Do fim de 2010, Wellington teria pouco mais de sete meses para voltar aos planos do treinador. Primeiro, precisaria provar que estava totalmente inteiro do problema físico. Completada esta etapa, o desafio era retomar o espaço perdido na equipe principal do São Paulo. E agora que tudo se encaminha no clube, o jovem é mais uma vez forte candidato a um lugar no meio-campo da seleção no Mundial Sub-20 deste ano.

O são-paulino, é verdade, sempre contou com bastante moral nas seleções de base. Convocado tanto por Rogério Lourenço quanto por Luiz Verdini, o jogador entrou nas quatro primeiras listas feitas para a geração /91. E sempre foi titular. Vice-campeão na Copa Mediterrâneo de 2009 e no Torneio de Punta de 2010, campeão e MVP da Copa Mediterrâneo de 2010. Wellington ainda passou por um período de treinamentos em junho de 2010, quando sofreu a dura lesão no joelho.

Desde então, foram oito meses de fisioterapia e exercícios para que pudesse voltar a campo. A primeira oportunidade veio no começo de março, entrando no meio do segundo tempo contra o São Caetano pelo Paulistão.
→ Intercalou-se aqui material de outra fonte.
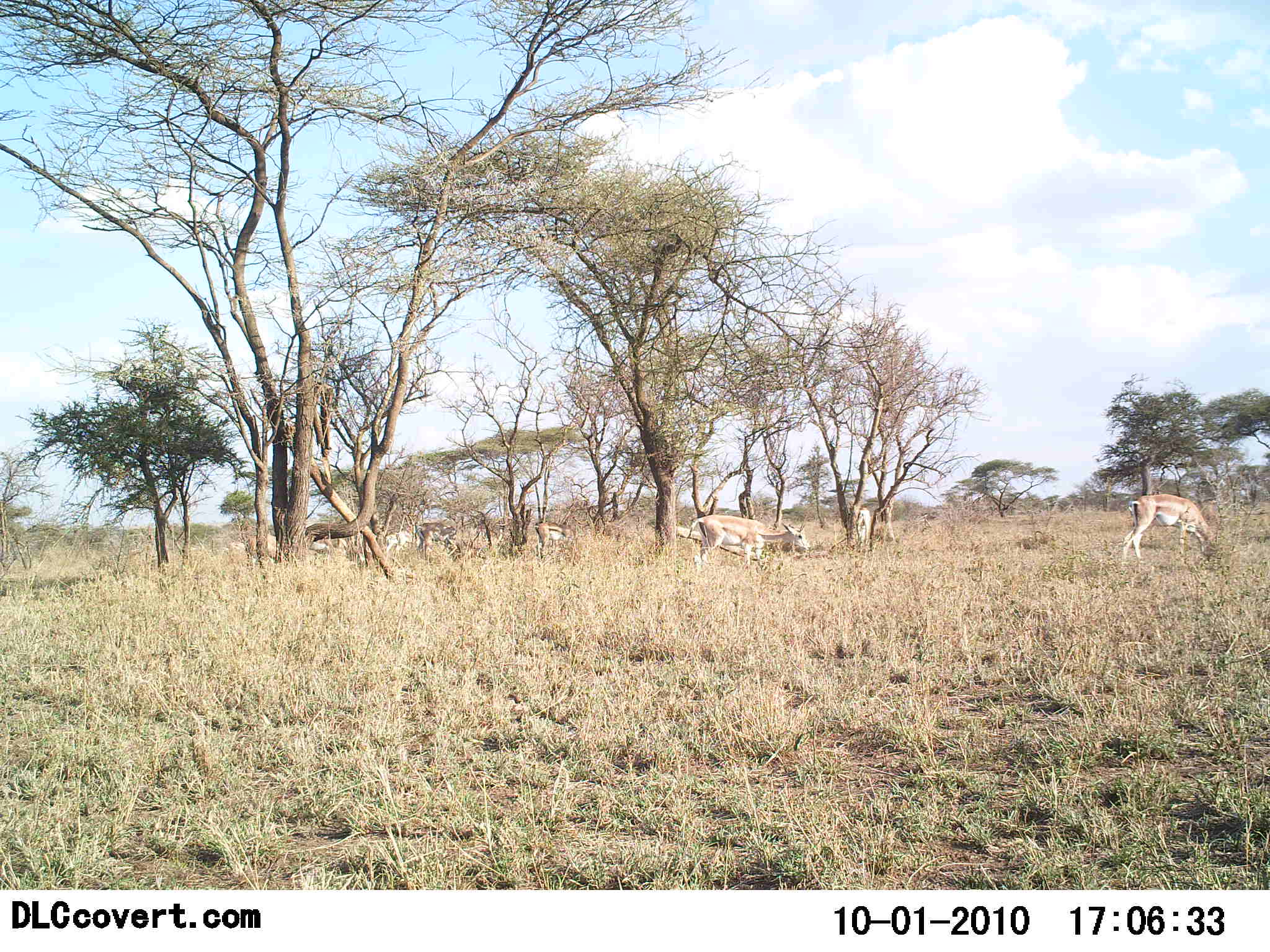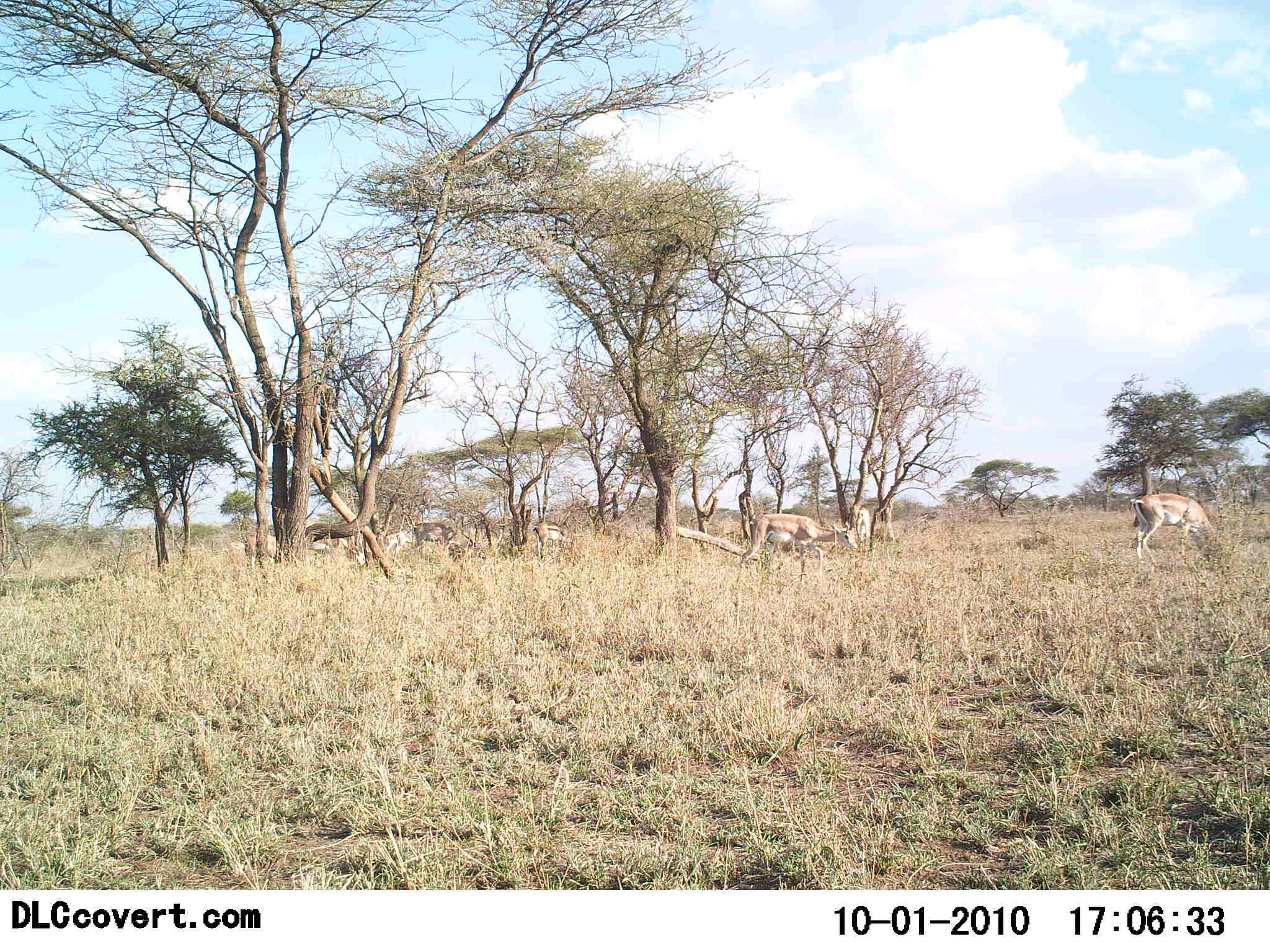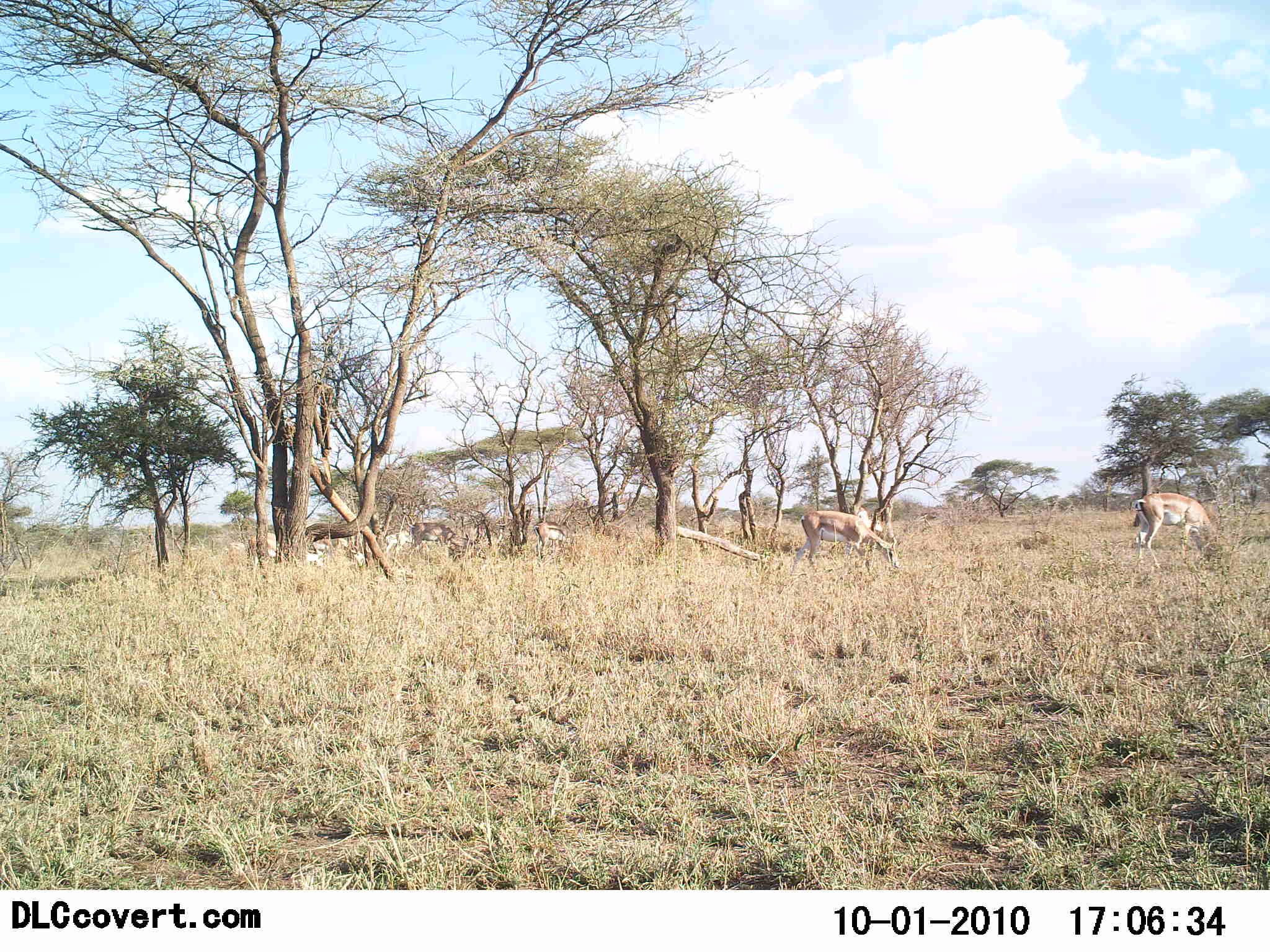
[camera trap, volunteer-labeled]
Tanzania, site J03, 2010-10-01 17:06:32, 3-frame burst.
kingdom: Animalia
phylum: Chordata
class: Mammalia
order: Artiodactyla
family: Bovidae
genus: Nanger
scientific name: Nanger granti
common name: grant's gazelle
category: gazellegrants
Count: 6.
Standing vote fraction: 50%.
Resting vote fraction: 0%.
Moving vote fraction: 50%.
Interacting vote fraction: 0%.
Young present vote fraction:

Foi titular contra o Ituano na partida seguinte, substituído no intervalo, e fez seu primeiro jogo completo na rodada final do Estadual, ao lado de um time misto do São Paulo.

A evolução de Wellington, porém, mostrou seu estágio final no último fim de semana, na estreia do Campeonato Brasileiro. Compondo o trio de volantes ao lado de Casemiro e Carlinhos Paraíba, o garoto teve uma atuação destacada, mesclando saída de bola segura e qualidade nos desarmes. Os comentários de Paulo César Carpegiani dão uma boa ideia do que o camisa 28 apresentou durante os 90 minutos: “O Wellington fez uma partida espetacular. O Conca pegou três vezes na bola, ele anulou a criação do Fluminense. Ele foi muito bem. E agora, como tirar?“.

A fama do jovem no Morumbi, aliás, vem desde os tempos da base. Testado no time principal desde 2009, contudo, não agradou, fosse com Muricy Ramalho ou Ricardo Gomes. A explicação, no entanto, é bastante compreensível: comparado com Mineiro pela qualidade como volante, quase sempre que entrou foi como ala, lateral ou meia. Sem sucesso. Somente agora, em seu retorno, é que Paulo César Carpegiani parece ter avistado os predicados do garoto na cabeça de área.

Por enquanto, a concorrência de Wellington no meio-campo tricolor é composta basicamente por garotos formados em Cotia. Além de Carlinhos Paraíba e Casemiro, titulares na posição, Zé Vítor e Rodrigo Caio também integram o elenco profissional. A última atuação, porém, alçou o camisa 28 a um patamar acima dos últimos dois, podendo até mesmo cavar seu espaço no 11 inicial. Uma das opções para a sua entrada seria a variação tática com três volantes, dando liberdade para Carlinhos e Casemiro, como ocorreu no domingo. Isso se não ganhar uma vaga como primeiro homem do meio-campo, em uma formação com dois volantes.

O próximo passo é, naturalmente, a volta à seleção sub-20. Com o Mundial se aproximando cada vez mais, Ney Franco não deverá ter muito tempo para testes até lá. Talvez apenas uma pré-lista, antes de definir os 21 nomes. Casemiro e Fernando parecem assegurados depois das boas atuações no Sul-Americano. Fica aberto, teoricamente, um lugar no time, já que Zé Eduardo não agradou quando teve oportunidade. E é aí que Wellington surge como uma das principais opções.

Dentre seus principais trunfos na disputa estão a qualidade técnica, combinada à boa condição física e ao empenho dentro de campo. Uma sequência neste início do Brasileirão pode aumentar a sua visibilidade com Ney Franco, já que Wellington tem a seu favor ainda a experiência na própria seleção sub-20 e o fato de ter sido até capitão com a amarelinha. Depois de um ano da lesão, a convocação mostraria que os sacrifícios feitos ao longo dos oito meses que esteve fora não foram em vão.